Étienne Malapert, The City of Possibilities
Quand le sable remplace la poussière
Ce livre d’Etienne Malapert est le fruit du Projet lauréat d’un » Swiss Design Awards 2016″ : Masdar City située à 25 kilomètres au sud d’Abu Dhabi. Cette nouvelle ville pourrait se nommer « Mad City » tant l’absurde se cache sous couvert d’utopie scientifique.
C’est en effet en 2006 que les Émirats arabes unis décident d’entreprendre le projet quelque peu farfelu de faire pousser une ville entière en plein désert. Masdar City devrait atteindre le 0% d’émission de CO2.
Ce projet pharaonique a été conçu par le bureau d’architecture londonien « Foster + Partners » au moment où les préoccupations écologiques liées à la consommation d’énergie et la pollution sont grandissantes.
La ville est destinée à être dans une quinzaine d’années la première ville écologique entièrement autonome au monde, peuplée par 50 000 habitants et 1500 entreprises
Pour l’heure, seulement quelques bâtiments sont sortis du sable dont une université scientifique, des laboratoires de recherche et les sièges de grandes multinationales tel que celui de Siemens.
The City of Possibilities propose une série de photographies du lieu.
Elles permettent d’aspirer les vertiges plastiques. Ils sont peut-être autant de dérives que de dérapages. Tout se découvre dans le désert afin d’entrer en résonance avec l’inconnu qui ouvre une sorte de mystère à venir.

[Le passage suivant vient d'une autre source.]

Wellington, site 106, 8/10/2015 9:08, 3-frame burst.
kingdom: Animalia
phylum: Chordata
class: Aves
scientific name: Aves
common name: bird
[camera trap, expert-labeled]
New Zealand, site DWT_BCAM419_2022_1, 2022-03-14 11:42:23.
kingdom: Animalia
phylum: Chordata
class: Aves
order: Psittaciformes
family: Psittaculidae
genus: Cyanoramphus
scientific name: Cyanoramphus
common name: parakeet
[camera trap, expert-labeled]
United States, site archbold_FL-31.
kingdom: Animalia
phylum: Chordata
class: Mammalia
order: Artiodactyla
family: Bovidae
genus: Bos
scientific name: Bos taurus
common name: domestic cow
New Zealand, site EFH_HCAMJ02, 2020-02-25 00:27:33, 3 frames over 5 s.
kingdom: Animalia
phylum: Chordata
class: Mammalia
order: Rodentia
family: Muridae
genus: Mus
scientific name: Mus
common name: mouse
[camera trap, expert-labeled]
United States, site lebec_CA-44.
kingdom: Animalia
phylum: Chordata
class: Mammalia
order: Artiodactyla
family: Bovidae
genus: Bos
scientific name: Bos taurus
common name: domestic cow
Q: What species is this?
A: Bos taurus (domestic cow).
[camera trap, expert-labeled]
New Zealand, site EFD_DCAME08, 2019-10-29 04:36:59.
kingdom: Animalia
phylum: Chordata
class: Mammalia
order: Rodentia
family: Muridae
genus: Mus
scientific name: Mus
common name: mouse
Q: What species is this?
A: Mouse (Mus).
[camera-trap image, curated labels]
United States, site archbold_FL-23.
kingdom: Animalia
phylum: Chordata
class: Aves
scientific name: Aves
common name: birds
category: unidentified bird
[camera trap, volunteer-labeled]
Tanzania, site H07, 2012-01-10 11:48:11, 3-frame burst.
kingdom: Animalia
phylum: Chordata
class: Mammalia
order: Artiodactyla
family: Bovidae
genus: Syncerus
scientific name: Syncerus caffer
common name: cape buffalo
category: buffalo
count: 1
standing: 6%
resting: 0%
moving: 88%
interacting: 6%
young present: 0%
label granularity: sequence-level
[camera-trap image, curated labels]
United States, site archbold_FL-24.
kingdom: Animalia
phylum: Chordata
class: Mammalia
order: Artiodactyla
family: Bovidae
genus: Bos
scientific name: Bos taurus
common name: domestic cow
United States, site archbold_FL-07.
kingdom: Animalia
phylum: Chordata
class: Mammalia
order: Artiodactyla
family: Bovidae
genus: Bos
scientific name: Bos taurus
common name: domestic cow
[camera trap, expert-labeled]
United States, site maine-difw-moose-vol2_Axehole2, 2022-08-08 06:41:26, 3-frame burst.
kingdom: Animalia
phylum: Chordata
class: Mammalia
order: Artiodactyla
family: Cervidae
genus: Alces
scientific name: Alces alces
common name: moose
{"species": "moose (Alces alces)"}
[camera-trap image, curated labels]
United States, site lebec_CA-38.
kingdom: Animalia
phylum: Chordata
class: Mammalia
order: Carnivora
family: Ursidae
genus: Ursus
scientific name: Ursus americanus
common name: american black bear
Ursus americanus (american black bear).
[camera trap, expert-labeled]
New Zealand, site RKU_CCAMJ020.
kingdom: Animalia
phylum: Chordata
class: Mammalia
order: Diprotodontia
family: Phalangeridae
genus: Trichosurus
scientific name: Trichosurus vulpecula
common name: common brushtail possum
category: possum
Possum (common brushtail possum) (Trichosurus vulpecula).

Le langage plastique le scelle. Il donne à voir les constructions entre lumière noire et ombres blanches dans des amoncellements de lignes et de courbes. Existe pour l’heure un calme parfait en apparence.
Les photographies de Malapert offrent des effets étranges et un appel en des seuils à franchir.
S’inscrivent ouverture, tentation, présence, attente là où se renverse la problématique habituelle de la ville qui voudrait sortir de son habituelle rigidité et où le sable remplace la poussière.
jean-paul gavard-perret
Étienne Malapert, The City of Possibilities, art&fiction, Lausanne, septembre 2021, 112 p.